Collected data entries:
^^^^^^^^
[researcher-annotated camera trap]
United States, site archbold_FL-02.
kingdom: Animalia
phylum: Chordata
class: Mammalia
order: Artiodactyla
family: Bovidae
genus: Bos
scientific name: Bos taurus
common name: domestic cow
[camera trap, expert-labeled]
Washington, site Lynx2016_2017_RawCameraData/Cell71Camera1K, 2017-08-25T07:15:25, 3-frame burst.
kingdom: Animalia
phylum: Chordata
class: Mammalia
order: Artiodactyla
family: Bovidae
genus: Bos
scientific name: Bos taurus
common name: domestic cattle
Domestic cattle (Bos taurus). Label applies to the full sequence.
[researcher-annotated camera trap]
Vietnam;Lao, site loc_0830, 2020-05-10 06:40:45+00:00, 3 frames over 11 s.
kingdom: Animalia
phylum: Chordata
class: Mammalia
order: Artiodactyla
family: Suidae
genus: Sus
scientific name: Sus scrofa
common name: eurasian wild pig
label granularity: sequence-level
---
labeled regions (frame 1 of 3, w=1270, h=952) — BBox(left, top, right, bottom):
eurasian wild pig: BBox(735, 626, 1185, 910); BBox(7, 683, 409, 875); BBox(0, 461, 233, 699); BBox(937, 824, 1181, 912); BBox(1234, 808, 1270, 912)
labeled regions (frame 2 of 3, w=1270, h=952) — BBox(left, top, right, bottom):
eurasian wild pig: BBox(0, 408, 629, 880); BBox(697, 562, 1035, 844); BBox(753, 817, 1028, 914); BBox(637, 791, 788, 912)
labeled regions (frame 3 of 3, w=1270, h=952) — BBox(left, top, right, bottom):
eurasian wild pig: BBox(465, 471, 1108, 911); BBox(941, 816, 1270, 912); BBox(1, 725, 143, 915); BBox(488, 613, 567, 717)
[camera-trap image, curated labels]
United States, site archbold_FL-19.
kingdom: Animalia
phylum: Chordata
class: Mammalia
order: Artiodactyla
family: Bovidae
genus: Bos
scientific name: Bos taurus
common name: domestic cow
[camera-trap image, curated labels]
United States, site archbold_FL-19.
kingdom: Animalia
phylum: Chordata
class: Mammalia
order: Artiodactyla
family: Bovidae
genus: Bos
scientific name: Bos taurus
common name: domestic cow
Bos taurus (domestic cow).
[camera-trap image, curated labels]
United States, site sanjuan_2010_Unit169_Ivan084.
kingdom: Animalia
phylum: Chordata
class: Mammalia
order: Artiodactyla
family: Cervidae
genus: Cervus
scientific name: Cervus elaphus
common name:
^^^^^^^^
- **Prompt**
Repeat every entry above exactly, leaving nothing out.

- **Written solution**
[researcher-annotated camera trap]
United States, site archbold_FL-02.
kingdom: Animalia
phylum: Chordata
class: Mammalia
order: Artiodactyla
family: Bovidae
genus: Bos
scientific name: Bos taurus
common name: domestic cow
[camera trap, expert-labeled]
Washington, site Lynx2016_2017_RawCameraData/Cell71Camera1K, 2017-08-25T07:15:25, 3-frame burst.
kingdom: Animalia
phylum: Chordata
class: Mammalia
order: Artiodactyla
family: Bovidae
genus: Bos
scientific name: Bos taurus
common name: domestic cattle
Domestic cattle (Bos taurus). Label applies to the full sequence.
[researcher-annotated camera trap]
Vietnam;Lao, site loc_0830, 2020-05-10 06:40:45+00:00, 3 frames over 11 s.
kingdom: Animalia
phylum: Chordata
class: Mammalia
order: Artiodactyla
family: Suidae
genus: Sus
scientific name: Sus scrofa
common name: eurasian wild pig
label granularity: sequence-level
---
labeled regions (frame 1 of 3, w=1270, h=952) — BBox(left, top, right, bottom):
eurasian wild pig: BBox(735, 626, 1185, 910); BBox(7, 683, 409, 875); BBox(0, 461, 233, 699); BBox(937, 824, 1181, 912); BBox(1234, 808, 1270, 912)
labeled regions (frame 2 of 3, w=1270, h=952) — BBox(left, top, right, bottom):
eurasian wild pig: BBox(0, 408, 629, 880); BBox(697, 562, 1035, 844); BBox(753, 817, 1028, 914); BBox(637, 791, 788, 912)
labeled regions (frame 3 of 3, w=1270, h=952) — BBox(left, top, right, bottom):
eurasian wild pig: BBox(465, 471, 1108, 911); BBox(941, 816, 1270, 912); BBox(1, 725, 143, 915); BBox(488, 613, 567, 717)
[camera-trap image, curated labels]
United States, site archbold_FL-19.
kingdom: Animalia
phylum: Chordata
class: Mammalia
order: Artiodactyla
family: Bovidae
genus: Bos
scientific name: Bos taurus
common name: domestic cow
[camera-trap image, curated labels]
United States, site archbold_FL-19.
kingdom: Animalia
phylum: Chordata
class: Mammalia
order: Artiodactyla
family: Bovidae
genus: Bos
scientific name: Bos taurus
common name: domestic cow
Bos taurus (domestic cow).
[camera-trap image, curated labels]
United States, site sanjuan_2010_Unit169_Ivan084.
kingdom: Animalia
phylum: Chordata
class: Mammalia
order: Artiodactyla
family: Cervidae
genus: Cervus
scientific name: Cervus elaphus
common name:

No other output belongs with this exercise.